Hariri : Les tensions entre Libanais et Syriens pourraient dégénérer en « troubles civils »

Sérail

« Nous ne voulons pas prendre des décisions à l'instar d'autres pays (...) qui ouvrent leurs portes et laissent partir les réfugiés en Europe », a prévenu le Premier ministre.

OLJ
01/04/2017

La crise des réfugiés syriens a atteint un « point de rupture » au Liban, a prévenu hier le Premier ministre Saad Hariri, évoquant des « tensions » entre Libanais et Syriens qui pourraient dégénérer en « troubles civils ».
Lors d'une rencontre avec des médias étrangers à Beyrouth, M. Hariri a révélé qu'il proposera à la communauté internationale un plan d'aide à son pays par le biais d'investissements, la semaine prochaine, lors du sommet sur la Syrie qui se tiendra à Bruxelles. Le Liban, qui comptait quatre millions d'habitants avant le début, en 2011, de la guerre en Syrie voisine et qui a depuis accueilli un million de Syriens, est « devenu un grand camp de réfugiés », a affirmé M. Hariri. « Cette question a atteint un point de rupture (...).

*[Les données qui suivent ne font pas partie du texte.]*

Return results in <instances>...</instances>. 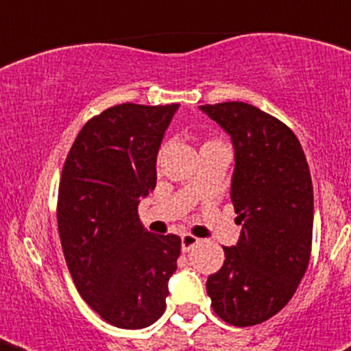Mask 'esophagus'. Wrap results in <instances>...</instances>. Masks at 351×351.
Here are the masks:
<instances>
[{
  "instance_id": "1",
  "label": "esophagus",
  "mask_w": 351,
  "mask_h": 351,
  "mask_svg": "<svg viewBox=\"0 0 351 351\" xmlns=\"http://www.w3.org/2000/svg\"><path fill=\"white\" fill-rule=\"evenodd\" d=\"M197 244H198L197 237H193V234L189 233L182 234V251H184V253H187V251L191 250V247H195Z\"/></svg>"
}]
</instances>
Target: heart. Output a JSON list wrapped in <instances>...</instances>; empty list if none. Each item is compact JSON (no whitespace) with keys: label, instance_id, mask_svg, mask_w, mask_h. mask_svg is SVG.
<instances>
[{"label":"heart","instance_id":"heart-1","mask_svg":"<svg viewBox=\"0 0 351 351\" xmlns=\"http://www.w3.org/2000/svg\"><path fill=\"white\" fill-rule=\"evenodd\" d=\"M208 143H215V142H208ZM164 151H165V147L160 149V153H158V164H160V160H162V154H164Z\"/></svg>","mask_w":351,"mask_h":351}]
</instances>
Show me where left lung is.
Listing matches in <instances>:
<instances>
[{
	"instance_id": "obj_1",
	"label": "left lung",
	"mask_w": 351,
	"mask_h": 351,
	"mask_svg": "<svg viewBox=\"0 0 351 351\" xmlns=\"http://www.w3.org/2000/svg\"><path fill=\"white\" fill-rule=\"evenodd\" d=\"M231 136V202L242 226L237 245L224 247V266L206 289L215 313L231 326L271 319L297 291L310 262L313 186L293 131L244 104L200 106Z\"/></svg>"
}]
</instances>
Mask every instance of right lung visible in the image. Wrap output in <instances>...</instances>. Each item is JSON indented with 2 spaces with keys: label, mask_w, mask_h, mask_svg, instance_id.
Wrapping results in <instances>:
<instances>
[{
  "label": "right lung",
  "mask_w": 351,
  "mask_h": 351,
  "mask_svg": "<svg viewBox=\"0 0 351 351\" xmlns=\"http://www.w3.org/2000/svg\"><path fill=\"white\" fill-rule=\"evenodd\" d=\"M178 106L120 104L90 118L63 164L58 231L82 299L123 330L165 311L180 237L149 233L138 204L156 186V154Z\"/></svg>",
  "instance_id": "add662e5"
}]
</instances>
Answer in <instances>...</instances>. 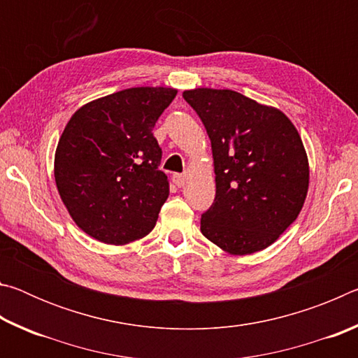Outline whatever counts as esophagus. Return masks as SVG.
<instances>
[{
    "label": "esophagus",
    "mask_w": 358,
    "mask_h": 358,
    "mask_svg": "<svg viewBox=\"0 0 358 358\" xmlns=\"http://www.w3.org/2000/svg\"><path fill=\"white\" fill-rule=\"evenodd\" d=\"M172 181H173V183L177 185L178 187H183L185 183H186V175H183V173H173Z\"/></svg>",
    "instance_id": "esophagus-1"
}]
</instances>
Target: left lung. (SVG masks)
I'll use <instances>...</instances> for the list:
<instances>
[{
  "mask_svg": "<svg viewBox=\"0 0 358 358\" xmlns=\"http://www.w3.org/2000/svg\"><path fill=\"white\" fill-rule=\"evenodd\" d=\"M207 129L216 196L201 217L202 234L230 254L270 246L292 224L310 183L306 151L282 112L232 90L183 93Z\"/></svg>",
  "mask_w": 358,
  "mask_h": 358,
  "instance_id": "8db88e82",
  "label": "left lung"
}]
</instances>
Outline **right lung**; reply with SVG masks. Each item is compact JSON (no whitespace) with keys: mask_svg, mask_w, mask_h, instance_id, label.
<instances>
[{"mask_svg":"<svg viewBox=\"0 0 358 358\" xmlns=\"http://www.w3.org/2000/svg\"><path fill=\"white\" fill-rule=\"evenodd\" d=\"M177 90L128 88L72 115L55 153V181L76 224L90 237L126 245L153 230L169 197L153 136Z\"/></svg>","mask_w":358,"mask_h":358,"instance_id":"add662e5","label":"right lung"}]
</instances>
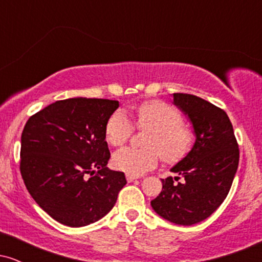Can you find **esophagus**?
<instances>
[{
    "mask_svg": "<svg viewBox=\"0 0 262 262\" xmlns=\"http://www.w3.org/2000/svg\"><path fill=\"white\" fill-rule=\"evenodd\" d=\"M137 179H139V176L132 175V173H127V181L128 182H133L134 180H137Z\"/></svg>",
    "mask_w": 262,
    "mask_h": 262,
    "instance_id": "esophagus-1",
    "label": "esophagus"
}]
</instances>
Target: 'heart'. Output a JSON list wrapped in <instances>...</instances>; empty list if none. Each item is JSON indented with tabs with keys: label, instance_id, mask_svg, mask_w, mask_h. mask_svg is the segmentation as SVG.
I'll use <instances>...</instances> for the list:
<instances>
[{
	"label": "heart",
	"instance_id": "1",
	"mask_svg": "<svg viewBox=\"0 0 262 262\" xmlns=\"http://www.w3.org/2000/svg\"><path fill=\"white\" fill-rule=\"evenodd\" d=\"M134 124L146 129L144 145L146 149L123 148L113 154V165L132 175H140L156 166L161 159L166 164H176L188 154L194 143V132L183 123L181 113L162 101L143 102L134 110ZM134 127L123 111L113 112L104 127L106 140L121 146L132 137Z\"/></svg>",
	"mask_w": 262,
	"mask_h": 262
}]
</instances>
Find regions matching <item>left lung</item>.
Segmentation results:
<instances>
[{"label":"left lung","instance_id":"left-lung-1","mask_svg":"<svg viewBox=\"0 0 262 262\" xmlns=\"http://www.w3.org/2000/svg\"><path fill=\"white\" fill-rule=\"evenodd\" d=\"M176 106L193 124L196 143L171 169L177 176L162 179V191L151 207L162 218L192 225L208 218L229 193L239 165V145L225 111L210 102L173 93Z\"/></svg>","mask_w":262,"mask_h":262}]
</instances>
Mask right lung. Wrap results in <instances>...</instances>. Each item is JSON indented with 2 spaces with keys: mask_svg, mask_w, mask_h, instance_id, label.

Nous voulons que la communauté internationale nous écoute et comprenne que le Liban fait face à une crise », a-t-il dit.
Depuis le début du conflit syrien, Beyrouth et nombre d'organisations internationales ont à plusieurs reprises tiré la sonnette d'alarme concernant le poids économique et social de la présence des réfugiés. Mais, d'après M. Hariri, la situation est plus grave que jamais, notamment au plan social. « Dans la plupart des communautés hôtes aujourd'hui, il y a une grande tension entre Libanais et Syriens », a dit le Premier ministre. « Je reçois des présidents de municipalité (...), ils me demandent de trouver un moyen de les laisser repartir en Syrie, a-t-il ajouté. C'est une chose que nous ne ferons jamais en tant que gouvernement car nous savons le danger que courent les réfugiés, mais c'est dire combien les gens sont tendus. »
Au Liban, les réfugiés syriens louent des tentes de misère ou des chambres, notamment dans le nord et l'est du pays, frontaliers de la Syrie. Ils reçoivent de l'aide humanitaire de l'ONU, mais, selon Saad Hariri, celle-ci n'est pas suffisante.
Le Premier ministre a indiqué qu'il soumettra au sommet de Bruxelles « un programme de cinq à sept ans (...) durant lesquels la communauté internationale s'engagera à dépenser 10 000 ou 12 000 dollars par réfugié à travers un investissement dans les infrastructures » du Liban. Il a donné un exemple de la pression que subissent les écoles libanaises, avec un nombre d'élèves ayant grimpé de 200 000 à 450 000 en six ans.
« La communauté internationale doit faire quelque chose, sinon le Liban se retrouvera acculé », a plaidé M. Hariri. « Cette crise qui continue poussera les réfugiés à ne pas rester au Liban. Nous ne voulons pas prendre des décisions à l'instar d'autres pays (...) qui ouvrent leurs portes et laissent partir les Syriens en Europe », a-t-il prévenu dans une allusion à la Turquie, qui accueille près de trois millions de réfugiés syriens. « Nous ne voulons pas en arriver là », a-t-il conclu.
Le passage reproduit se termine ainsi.